On Quality Questions.

Quality Questions

“Successful people ask better questions, and as a result, they get better answers.”

– Tony Robbins

Welcome to this weeks Unpack, I hope you’ve had a great week!

Today’s quote is from American coach, author and motivational speaker Tony Robbins, about the quality of our questions.

How are your questioning skills? Do you find yourself asking a lot of “why” questions? Why did I do that, why doesn’t she like me, why can’t I get the job I want, why does my child misbehave etc?

“Why” questions have their place, they invite analysis, but analysis isn’t always what we need to get the result we want. And often the situation isn’t helped by asking a why question because we may not have insight into our motivations or external circumstances.

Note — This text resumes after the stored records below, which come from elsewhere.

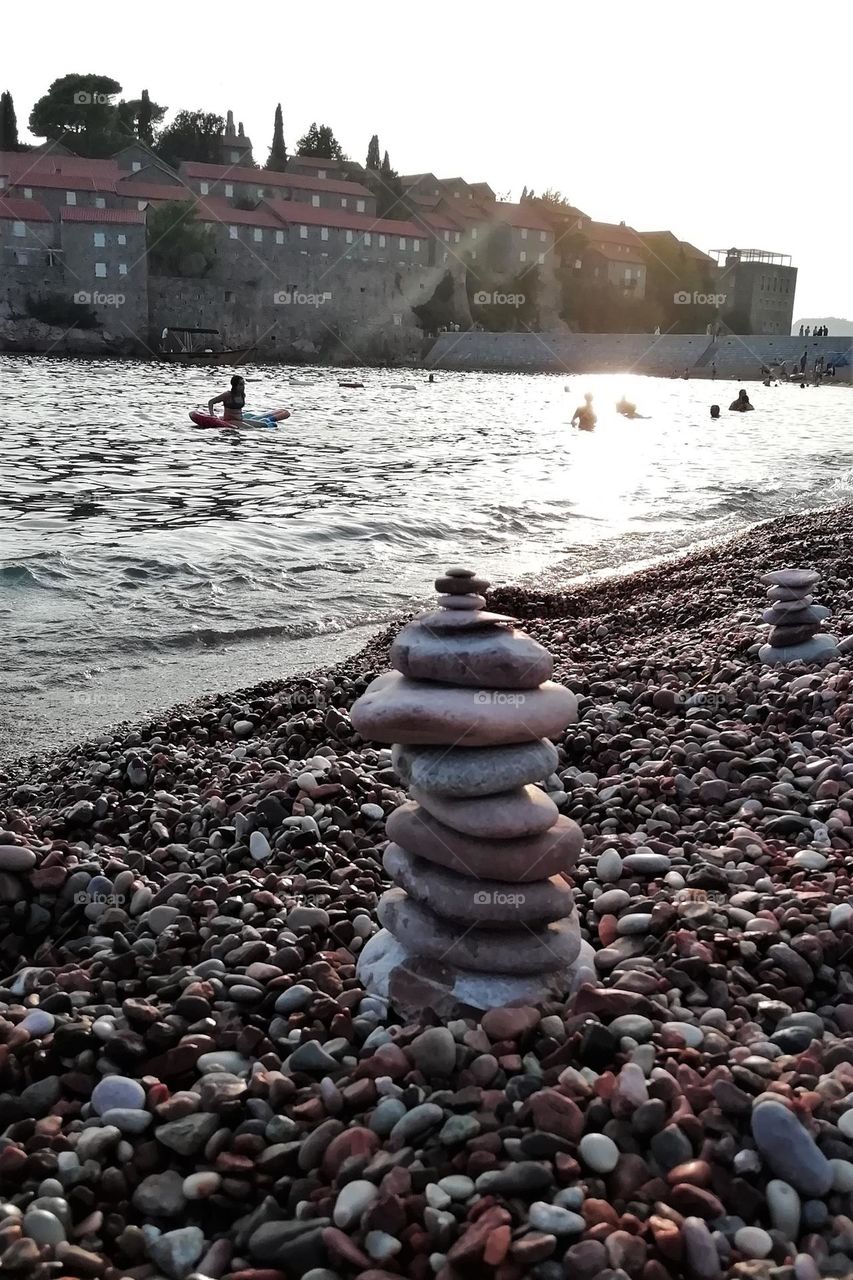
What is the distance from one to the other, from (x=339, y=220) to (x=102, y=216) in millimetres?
20925

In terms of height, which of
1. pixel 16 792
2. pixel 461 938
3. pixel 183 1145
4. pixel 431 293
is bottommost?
pixel 16 792

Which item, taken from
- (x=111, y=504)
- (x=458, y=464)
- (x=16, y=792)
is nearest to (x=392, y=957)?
(x=16, y=792)

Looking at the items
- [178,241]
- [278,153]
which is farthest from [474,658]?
[278,153]

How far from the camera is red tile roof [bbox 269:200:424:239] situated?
86.1 metres

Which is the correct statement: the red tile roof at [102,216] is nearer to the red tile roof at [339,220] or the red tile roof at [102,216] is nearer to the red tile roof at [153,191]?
the red tile roof at [153,191]

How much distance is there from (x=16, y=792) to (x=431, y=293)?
97012mm

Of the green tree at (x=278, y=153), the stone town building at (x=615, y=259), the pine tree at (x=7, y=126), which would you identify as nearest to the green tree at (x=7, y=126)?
the pine tree at (x=7, y=126)

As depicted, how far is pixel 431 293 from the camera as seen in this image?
96.6 m

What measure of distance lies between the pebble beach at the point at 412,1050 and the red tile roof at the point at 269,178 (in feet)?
300

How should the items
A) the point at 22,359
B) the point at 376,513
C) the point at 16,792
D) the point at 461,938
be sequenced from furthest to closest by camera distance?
the point at 22,359
the point at 376,513
the point at 16,792
the point at 461,938

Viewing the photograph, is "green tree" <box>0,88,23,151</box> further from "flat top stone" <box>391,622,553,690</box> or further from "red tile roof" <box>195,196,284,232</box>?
"flat top stone" <box>391,622,553,690</box>

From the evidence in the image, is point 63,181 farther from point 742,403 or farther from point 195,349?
point 742,403

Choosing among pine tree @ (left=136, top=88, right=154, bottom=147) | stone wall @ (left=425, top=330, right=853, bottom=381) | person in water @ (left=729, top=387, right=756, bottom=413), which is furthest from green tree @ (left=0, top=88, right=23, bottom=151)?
person in water @ (left=729, top=387, right=756, bottom=413)

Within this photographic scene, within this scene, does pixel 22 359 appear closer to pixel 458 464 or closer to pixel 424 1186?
pixel 458 464
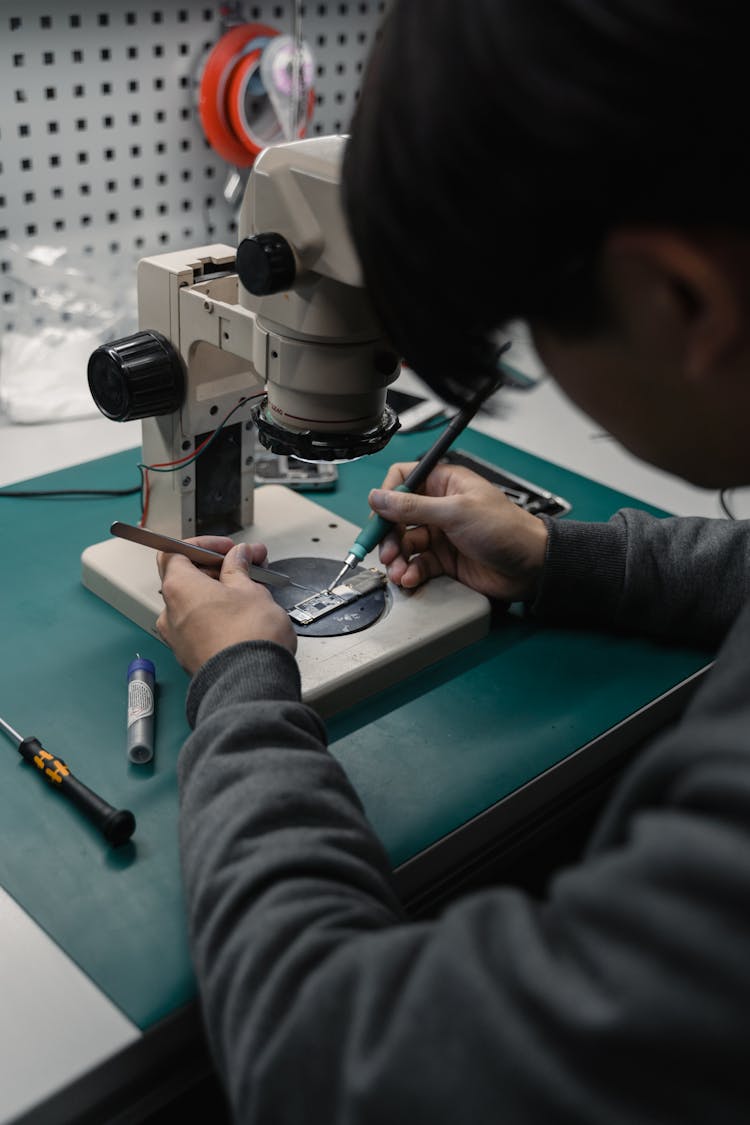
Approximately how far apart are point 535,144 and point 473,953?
14.0 inches

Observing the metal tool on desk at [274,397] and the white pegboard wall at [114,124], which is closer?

I know one of the most useless questions I am prone to asking is “why did you do that?” to my 7yo! 😉

What about closed questions – those that require just a yes or no answer? They often start with words like can, are, do/did, will/would, and so on. These questions give us very limited information because of their one word answers. They don’t invite any further analysis, they’re almost like the opposite of a why question.

More often than not we will find better answers with a different approach, beyond the “why” and the closed question. The key is to find the right kind of question to get the answer you need.

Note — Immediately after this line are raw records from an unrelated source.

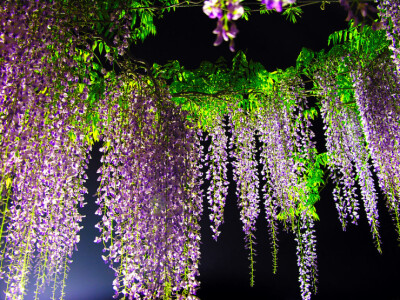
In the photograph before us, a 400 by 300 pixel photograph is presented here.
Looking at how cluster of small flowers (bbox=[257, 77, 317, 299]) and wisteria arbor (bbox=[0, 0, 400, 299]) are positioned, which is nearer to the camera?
wisteria arbor (bbox=[0, 0, 400, 299])

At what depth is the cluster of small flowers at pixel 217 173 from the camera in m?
3.73

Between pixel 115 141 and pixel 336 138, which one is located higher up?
pixel 336 138

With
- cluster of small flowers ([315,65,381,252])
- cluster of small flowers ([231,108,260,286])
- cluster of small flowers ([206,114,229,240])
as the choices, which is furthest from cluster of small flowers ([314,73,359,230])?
cluster of small flowers ([206,114,229,240])

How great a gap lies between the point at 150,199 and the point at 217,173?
147 cm

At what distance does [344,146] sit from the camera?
15.4 ft

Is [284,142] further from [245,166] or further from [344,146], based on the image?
[344,146]

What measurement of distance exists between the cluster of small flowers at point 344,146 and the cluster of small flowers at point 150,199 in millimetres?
2158

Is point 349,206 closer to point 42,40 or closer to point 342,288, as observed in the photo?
point 342,288

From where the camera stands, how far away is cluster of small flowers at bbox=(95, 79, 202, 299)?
7.96ft

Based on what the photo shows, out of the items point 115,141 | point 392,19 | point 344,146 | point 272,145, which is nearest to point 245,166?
point 272,145

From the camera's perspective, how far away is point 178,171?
8.92ft

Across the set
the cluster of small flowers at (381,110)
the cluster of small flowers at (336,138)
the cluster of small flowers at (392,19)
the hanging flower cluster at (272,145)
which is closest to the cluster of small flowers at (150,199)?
the hanging flower cluster at (272,145)

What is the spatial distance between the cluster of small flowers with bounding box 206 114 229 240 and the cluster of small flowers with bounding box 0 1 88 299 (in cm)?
138

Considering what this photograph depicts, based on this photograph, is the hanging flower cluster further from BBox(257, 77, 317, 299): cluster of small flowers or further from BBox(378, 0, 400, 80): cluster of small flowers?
BBox(378, 0, 400, 80): cluster of small flowers
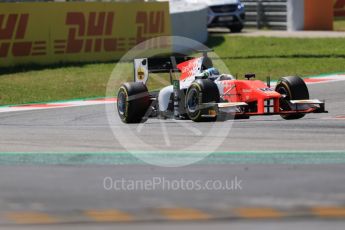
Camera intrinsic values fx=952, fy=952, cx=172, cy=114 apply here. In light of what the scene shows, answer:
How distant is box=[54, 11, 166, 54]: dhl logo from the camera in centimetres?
2372

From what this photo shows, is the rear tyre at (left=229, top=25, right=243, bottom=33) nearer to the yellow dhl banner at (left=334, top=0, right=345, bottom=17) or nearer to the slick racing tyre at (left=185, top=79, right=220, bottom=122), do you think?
the yellow dhl banner at (left=334, top=0, right=345, bottom=17)

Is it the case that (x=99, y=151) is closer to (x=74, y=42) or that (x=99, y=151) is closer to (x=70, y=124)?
(x=70, y=124)

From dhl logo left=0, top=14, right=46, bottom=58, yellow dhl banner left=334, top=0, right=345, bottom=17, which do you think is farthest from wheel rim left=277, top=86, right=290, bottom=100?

The best questions are open, meaning they prompt a conversation because they can’t be answered with a simple yes or no. They open the door to thinking beyond your current limit. Usually open questions start with words like what, how, who, where, when etc.

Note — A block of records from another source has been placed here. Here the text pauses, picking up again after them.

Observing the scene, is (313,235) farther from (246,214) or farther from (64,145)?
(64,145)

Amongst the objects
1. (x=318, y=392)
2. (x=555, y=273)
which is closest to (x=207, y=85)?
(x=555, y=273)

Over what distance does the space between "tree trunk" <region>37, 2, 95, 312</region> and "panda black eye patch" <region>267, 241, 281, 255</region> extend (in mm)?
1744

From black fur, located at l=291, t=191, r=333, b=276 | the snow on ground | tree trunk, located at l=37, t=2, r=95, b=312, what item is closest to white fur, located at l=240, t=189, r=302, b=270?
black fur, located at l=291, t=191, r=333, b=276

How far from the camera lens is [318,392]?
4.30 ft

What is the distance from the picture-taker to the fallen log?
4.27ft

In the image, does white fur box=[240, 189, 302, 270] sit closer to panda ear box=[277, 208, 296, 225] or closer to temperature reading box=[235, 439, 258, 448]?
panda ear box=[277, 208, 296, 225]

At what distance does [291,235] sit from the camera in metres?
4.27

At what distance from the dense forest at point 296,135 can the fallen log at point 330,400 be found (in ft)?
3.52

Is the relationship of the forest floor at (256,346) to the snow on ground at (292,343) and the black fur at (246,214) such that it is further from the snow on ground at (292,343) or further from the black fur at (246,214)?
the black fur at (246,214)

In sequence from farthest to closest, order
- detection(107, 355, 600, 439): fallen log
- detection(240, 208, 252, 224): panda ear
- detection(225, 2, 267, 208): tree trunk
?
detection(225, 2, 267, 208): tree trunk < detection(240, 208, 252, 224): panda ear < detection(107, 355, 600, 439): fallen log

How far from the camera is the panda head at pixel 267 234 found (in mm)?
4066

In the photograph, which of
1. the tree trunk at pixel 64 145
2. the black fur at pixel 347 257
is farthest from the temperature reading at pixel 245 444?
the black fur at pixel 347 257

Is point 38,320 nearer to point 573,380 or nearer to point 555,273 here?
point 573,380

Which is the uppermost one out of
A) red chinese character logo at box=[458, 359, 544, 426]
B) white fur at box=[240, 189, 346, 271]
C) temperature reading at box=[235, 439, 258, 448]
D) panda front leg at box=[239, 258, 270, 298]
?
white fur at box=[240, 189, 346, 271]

When we start asking high quality questions, we can start to find high quality answers. Notice the difference in the following example:

Can I create the life I want?

vs

How can I create the life I want?

Notice that the addition of just one word changes the question completely? The first example is a closed question with a yes or no answer. If the answer is no, you are stuck, yet if the answer is yes, you still haven’t got anything really useful.The second one however invites you to consider what that life might look like as well as the steps you might need to take to get there.

Which one do you think is more effective?

Next time you have a problem to solve, try Q-storming, a technique developed by Dr Marilee Adams that involves brainstorming questions instead of solutions. Come up with as many questions as you can that might help you to your goal, then decide which ones will be most helpful. See how it changes your results!

Wishing you a fantastic week full of quality questions!